Work order — In this exercise, the entries below are to be transcribed exactly, line by line.

Content starts

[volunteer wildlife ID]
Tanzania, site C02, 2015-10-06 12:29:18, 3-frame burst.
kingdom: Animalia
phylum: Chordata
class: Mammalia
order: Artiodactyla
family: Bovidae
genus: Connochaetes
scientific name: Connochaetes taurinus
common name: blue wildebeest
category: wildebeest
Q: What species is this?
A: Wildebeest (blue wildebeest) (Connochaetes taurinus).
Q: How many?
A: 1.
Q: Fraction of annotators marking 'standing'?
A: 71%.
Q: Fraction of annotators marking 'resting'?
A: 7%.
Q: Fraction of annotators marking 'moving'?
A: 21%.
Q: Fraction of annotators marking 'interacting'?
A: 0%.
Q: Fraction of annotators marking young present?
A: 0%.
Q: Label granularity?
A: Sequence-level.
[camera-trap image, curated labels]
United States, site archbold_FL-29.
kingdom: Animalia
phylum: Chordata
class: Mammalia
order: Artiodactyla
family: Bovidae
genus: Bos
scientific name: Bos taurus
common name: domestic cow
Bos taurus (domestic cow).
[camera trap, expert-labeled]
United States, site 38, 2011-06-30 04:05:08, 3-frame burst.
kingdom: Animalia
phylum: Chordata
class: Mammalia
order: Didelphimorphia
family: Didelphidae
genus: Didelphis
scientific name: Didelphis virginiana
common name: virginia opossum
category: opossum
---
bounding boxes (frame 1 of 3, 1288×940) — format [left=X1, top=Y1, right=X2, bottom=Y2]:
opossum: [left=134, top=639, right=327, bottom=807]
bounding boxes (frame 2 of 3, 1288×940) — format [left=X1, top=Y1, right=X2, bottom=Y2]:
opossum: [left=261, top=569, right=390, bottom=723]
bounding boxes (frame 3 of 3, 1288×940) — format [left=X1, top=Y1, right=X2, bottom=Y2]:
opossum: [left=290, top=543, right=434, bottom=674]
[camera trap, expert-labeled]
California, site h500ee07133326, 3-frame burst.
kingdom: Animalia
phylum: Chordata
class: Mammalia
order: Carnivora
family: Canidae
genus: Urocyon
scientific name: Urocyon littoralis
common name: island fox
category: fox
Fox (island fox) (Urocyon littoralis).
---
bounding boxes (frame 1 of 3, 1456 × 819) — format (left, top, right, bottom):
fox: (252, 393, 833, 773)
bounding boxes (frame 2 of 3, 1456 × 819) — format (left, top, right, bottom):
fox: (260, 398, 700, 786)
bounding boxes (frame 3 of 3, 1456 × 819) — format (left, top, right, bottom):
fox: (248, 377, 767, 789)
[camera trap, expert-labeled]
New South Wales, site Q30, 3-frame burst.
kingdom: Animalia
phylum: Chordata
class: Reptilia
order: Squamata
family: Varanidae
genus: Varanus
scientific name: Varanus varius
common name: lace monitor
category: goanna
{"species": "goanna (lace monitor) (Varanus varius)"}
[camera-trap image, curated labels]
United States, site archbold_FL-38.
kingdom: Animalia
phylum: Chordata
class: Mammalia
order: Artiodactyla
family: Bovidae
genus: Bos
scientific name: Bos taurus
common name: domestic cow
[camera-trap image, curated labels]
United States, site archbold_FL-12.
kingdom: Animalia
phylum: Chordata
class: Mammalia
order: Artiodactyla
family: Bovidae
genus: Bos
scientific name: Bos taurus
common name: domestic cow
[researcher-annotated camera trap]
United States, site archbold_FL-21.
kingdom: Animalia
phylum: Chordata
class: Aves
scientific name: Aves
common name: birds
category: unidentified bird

Content ends

Exercise output —
[volunteer wildlife ID]
Tanzania, site C02, 2015-10-06 12:29:18, 3-frame burst.
kingdom: Animalia
phylum: Chordata
class: Mammalia
order: Artiodactyla
family: Bovidae
genus: Connochaetes
scientific name: Connochaetes taurinus
common name: blue wildebeest
category: wildebeest
Q: What species is this?
A: Wildebeest (blue wildebeest) (Connochaetes taurinus).
Q: How many?
A: 1.
Q: Fraction of annotators marking 'standing'?
A: 71%.
Q: Fraction of annotators marking 'resting'?
A: 7%.
Q: Fraction of annotators marking 'moving'?
A: 21%.
Q: Fraction of annotators marking 'interacting'?
A: 0%.
Q: Fraction of annotators marking young present?
A: 0%.
Q: Label granularity?
A: Sequence-level.
[camera-trap image, curated labels]
United States, site archbold_FL-29.
kingdom: Animalia
phylum: Chordata
class: Mammalia
order: Artiodactyla
family: Bovidae
genus: Bos
scientific name: Bos taurus
common name: domestic cow
Bos taurus (domestic cow).
[camera trap, expert-labeled]
United States, site 38, 2011-06-30 04:05:08, 3-frame burst.
kingdom: Animalia
phylum: Chordata
class: Mammalia
order: Didelphimorphia
family: Didelphidae
genus: Didelphis
scientific name: Didelphis virginiana
common name: virginia opossum
category: opossum
---
bounding boxes (frame 1 of 3, 1288×940) — format [left=X1, top=Y1, right=X2, bottom=Y2]:
opossum: [left=134, top=639, right=327, bottom=807]
bounding boxes (frame 2 of 3, 1288×940) — format [left=X1, top=Y1, right=X2, bottom=Y2]:
opossum: [left=261, top=569, right=390, bottom=723]
bounding boxes (frame 3 of 3, 1288×940) — format [left=X1, top=Y1, right=X2, bottom=Y2]:
opossum: [left=290, top=543, right=434, bottom=674]
[camera trap, expert-labeled]
California, site h500ee07133326, 3-frame burst.
kingdom: Animalia
phylum: Chordata
class: Mammalia
order: Carnivora
family: Canidae
genus: Urocyon
scientific name: Urocyon littoralis
common name: island fox
category: fox
Fox (island fox) (Urocyon littoralis).
---
bounding boxes (frame 1 of 3, 1456 × 819) — format (left, top, right, bottom):
fox: (252, 393, 833, 773)
bounding boxes (frame 2 of 3, 1456 × 819) — format (left, top, right, bottom):
fox: (260, 398, 700, 786)
bounding boxes (frame 3 of 3, 1456 × 819) — format (left, top, right, bottom):
fox: (248, 377, 767, 789)
[camera trap, expert-labeled]
New South Wales, site Q30, 3-frame burst.
kingdom: Animalia
phylum: Chordata
class: Reptilia
order: Squamata
family: Varanidae
genus: Varanus
scientific name: Varanus varius
common name: lace monitor
category: goanna
{"species": "goanna (lace monitor) (Varanus varius)"}
[camera-trap image, curated labels]
United States, site archbold_FL-38.
kingdom: Animalia
phylum: Chordata
class: Mammalia
order: Artiodactyla
family: Bovidae
genus: Bos
scientific name: Bos taurus
common name: domestic cow
[camera-trap image, curated labels]
United States, site archbold_FL-12.
kingdom: Animalia
phylum: Chordata
class: Mammalia
order: Artiodactyla
family: Bovidae
genus: Bos
scientific name: Bos taurus
common name: domestic cow
[researcher-annotated camera trap]
United States, site archbold_FL-21.
kingdom: Animalia
phylum: Chordata
class: Aves
scientific name: Aves
common name: birds
category: unidentified bird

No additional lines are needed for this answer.